The main theme of SIAF 2020 is movement, inspired by the octocentenary of the relocation of Salisbury Cathedral from its original and no longer suitable site to its current iconic position. Makers’ Tale is the result of collaboration between University for the Creative Arts and Wiltshire Creative in association with Salisbury Cathedral. The Cathedral has witnessed a continuum of learning and the passing on of craft skills for the last 800 years.
The creative enquiry into the legacy and current practice of the Cathedral Works Department is a pivotal component of the project. Sennett (2008) expresses the importance of transferring the knowledge of skilled practice, while Harrod suggests that craft is dependent on knowledge that is ‘tacit, practical or embodied’ (Harrod 2018:15). The modern crossovers from the areas of music, new technologies, and interactive sound installation are used to integrate craft knowledge into an innovative, lived or embedded experience for audiences.
Old Stories, New Narratives presented three convened panels, on the themes of identity, collaboration and sustainability; themes that underpinned international maker residencies and collaborations and resulted in works exhibited at Meet Make Collaborate.

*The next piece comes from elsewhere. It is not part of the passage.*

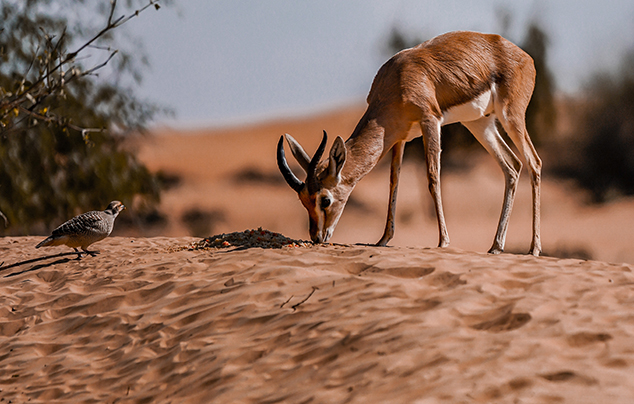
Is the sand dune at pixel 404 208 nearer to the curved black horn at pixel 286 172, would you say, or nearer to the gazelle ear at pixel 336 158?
the gazelle ear at pixel 336 158

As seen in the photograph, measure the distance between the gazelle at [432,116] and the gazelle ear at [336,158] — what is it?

It was a strand of Identity, Collaboration, Sustainability: an online, international, festival of craft, which took place Monday 27 - Thursday 30 September 2021.
In each panel, makers, curators, historians and researchers considered the future of making practices and process through sharing new ideas about craft practice, research-in-progress and case studies concerning both maker-led and theoretical strategies and what these might have to offer in a global context. Papers provoked and stimulated discussion by asking an array of critical questions about the values we invest in craft and how these values represent who we are, how we are seen and what craft can change.